Płyta z nagraniami zdobywców statuetek "Janka Muzykanta" Koneckiego Przeglądu Kapel i Solistów Instrumentalistów Ludowych "Muzykanty" w latach 2005-2017. Płyta została wydana z okazji XV Koneckiego Przeglądu Kapel i Solistów - Instrumentalistów Ludowych "Muzykanty" w 2019 roku.
Każdego roku do Końskich, w pierwszą niedzielę sierpnia, przybywają najlepsi muzycy ludowi nie tylko z województwa świętokrzyskiego, ale także województw ościennych. Prezentują się na letniej scenie w parku. Zmaganiom muzycznym towarzyszy jarmark rękodzieła ludowego, są także stoiska z regionalnym jadłem. Muzycy grają na akordeonach, harmoniach, skrzypcach, bębnach, klarnetach, basach, trąbkach. Przegląd "Muzykanty" organizowany jest z myślą o muzykantach ludowych i ma charakter otwartego konkursu dla wykonawców z regionu świętokrzyskiego i województw ościennych. Najlepszym i wyróżnionym kapelom oraz solistom zostaną przyznane nagrody pieniężne i rzeczowe (zwycięzcom w poszczególnych kategoriach przyznane zostaną statuetki Janka Muzykanta). Celem imprezy jest przede wszystkim upowszechnianie dorobku twórców ludowych i popularyzacja regionalnego folkloru poprzez oryginalne prezentacje muzyczne. Dlatego też widzowie mogą oczekiwać autentycznych ludowych utworów, których korzenie sięgają do dawnych wzorców przede wszystkim z województwa świętokrzyskiego i województw ościennych.
Konecki Przegląd Kapel i Solistów Instrumentalistów Ludowych „Muzykanty 2019” odbył się w Końskich w niedzielę 4 sierpnia już po raz 15. Organizuje go zespół Miejsko-Gminnego Domu Kultury w Końskich pod kierunkiem instruktora muzycznego Romana Cieślaka. Pomysłodawcą był Jan Bukład, także instruktor muzyczny koneckiej placówki kultury, zajmujący się zespołami ludowymi. "– Jako, że Jenek często bywał na różnego rodzaju konkursach muzycznych w całej Polsce, doszedł do wniosku, że na ziemi koneckiej brakuje muzyki ludowej.
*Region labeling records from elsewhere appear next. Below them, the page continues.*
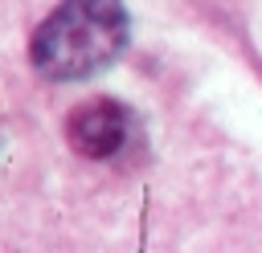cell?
Wrapping results in <instances>:
<instances>
[{
	"instance_id": "6da1fadb",
	"label": "cell",
	"mask_w": 262,
	"mask_h": 253,
	"mask_svg": "<svg viewBox=\"0 0 262 253\" xmlns=\"http://www.w3.org/2000/svg\"><path fill=\"white\" fill-rule=\"evenodd\" d=\"M131 41L123 0H61L33 33L29 61L49 82H82L106 69Z\"/></svg>"
},
{
	"instance_id": "7a4b0ae2",
	"label": "cell",
	"mask_w": 262,
	"mask_h": 253,
	"mask_svg": "<svg viewBox=\"0 0 262 253\" xmlns=\"http://www.w3.org/2000/svg\"><path fill=\"white\" fill-rule=\"evenodd\" d=\"M131 135H135V114L123 102H115V98H90L66 122L70 147L78 155H86V159H115V155H123Z\"/></svg>"
}]
</instances>
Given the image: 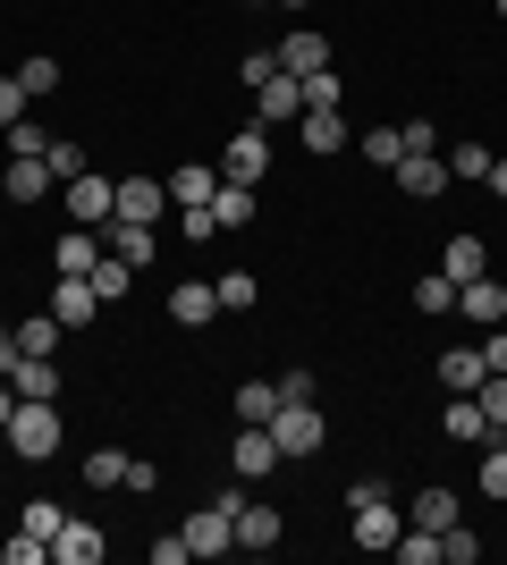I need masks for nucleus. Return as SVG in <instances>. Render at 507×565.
<instances>
[{
	"label": "nucleus",
	"mask_w": 507,
	"mask_h": 565,
	"mask_svg": "<svg viewBox=\"0 0 507 565\" xmlns=\"http://www.w3.org/2000/svg\"><path fill=\"white\" fill-rule=\"evenodd\" d=\"M9 414H18V388H9V380H0V430H9Z\"/></svg>",
	"instance_id": "nucleus-51"
},
{
	"label": "nucleus",
	"mask_w": 507,
	"mask_h": 565,
	"mask_svg": "<svg viewBox=\"0 0 507 565\" xmlns=\"http://www.w3.org/2000/svg\"><path fill=\"white\" fill-rule=\"evenodd\" d=\"M483 380H490L483 347H448V354H440V388H448V397H474Z\"/></svg>",
	"instance_id": "nucleus-18"
},
{
	"label": "nucleus",
	"mask_w": 507,
	"mask_h": 565,
	"mask_svg": "<svg viewBox=\"0 0 507 565\" xmlns=\"http://www.w3.org/2000/svg\"><path fill=\"white\" fill-rule=\"evenodd\" d=\"M271 439H279V456H321V439H330V423H321V405H279L271 414Z\"/></svg>",
	"instance_id": "nucleus-3"
},
{
	"label": "nucleus",
	"mask_w": 507,
	"mask_h": 565,
	"mask_svg": "<svg viewBox=\"0 0 507 565\" xmlns=\"http://www.w3.org/2000/svg\"><path fill=\"white\" fill-rule=\"evenodd\" d=\"M0 439H9L25 465H51V456H60V405H51V397H18V414H9Z\"/></svg>",
	"instance_id": "nucleus-1"
},
{
	"label": "nucleus",
	"mask_w": 507,
	"mask_h": 565,
	"mask_svg": "<svg viewBox=\"0 0 507 565\" xmlns=\"http://www.w3.org/2000/svg\"><path fill=\"white\" fill-rule=\"evenodd\" d=\"M490 9H499V18H507V0H490Z\"/></svg>",
	"instance_id": "nucleus-54"
},
{
	"label": "nucleus",
	"mask_w": 507,
	"mask_h": 565,
	"mask_svg": "<svg viewBox=\"0 0 507 565\" xmlns=\"http://www.w3.org/2000/svg\"><path fill=\"white\" fill-rule=\"evenodd\" d=\"M212 296H220V312H254V270H220Z\"/></svg>",
	"instance_id": "nucleus-38"
},
{
	"label": "nucleus",
	"mask_w": 507,
	"mask_h": 565,
	"mask_svg": "<svg viewBox=\"0 0 507 565\" xmlns=\"http://www.w3.org/2000/svg\"><path fill=\"white\" fill-rule=\"evenodd\" d=\"M279 68H288V76H321V68H330V34H314V25H296L288 43H279Z\"/></svg>",
	"instance_id": "nucleus-19"
},
{
	"label": "nucleus",
	"mask_w": 507,
	"mask_h": 565,
	"mask_svg": "<svg viewBox=\"0 0 507 565\" xmlns=\"http://www.w3.org/2000/svg\"><path fill=\"white\" fill-rule=\"evenodd\" d=\"M288 456H279V439H271V423H245L237 448H229V472H245V481H263V472H279Z\"/></svg>",
	"instance_id": "nucleus-8"
},
{
	"label": "nucleus",
	"mask_w": 507,
	"mask_h": 565,
	"mask_svg": "<svg viewBox=\"0 0 507 565\" xmlns=\"http://www.w3.org/2000/svg\"><path fill=\"white\" fill-rule=\"evenodd\" d=\"M0 557H9V565H43V557H51V541H34V532H18V541L0 548Z\"/></svg>",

A tę należy ocalać od zapomnienia, bo to nasze dziedzictwo – mówi Roman Cieślak. – Końskie i okolice to okręg bardziej przemysłowy niż wiejski, dlatego nie mamy swoich muzycznych ludowych tradycji. Raczej czerpiemy z ziemi opoczyńskiej i kieleckiej niż z własnej. I to także było argumentem, by pokazywać dawną, w miarę autentyczną muzykę. Jasiu poddał pomysł, ja zobowiązałem się do jego organizacji".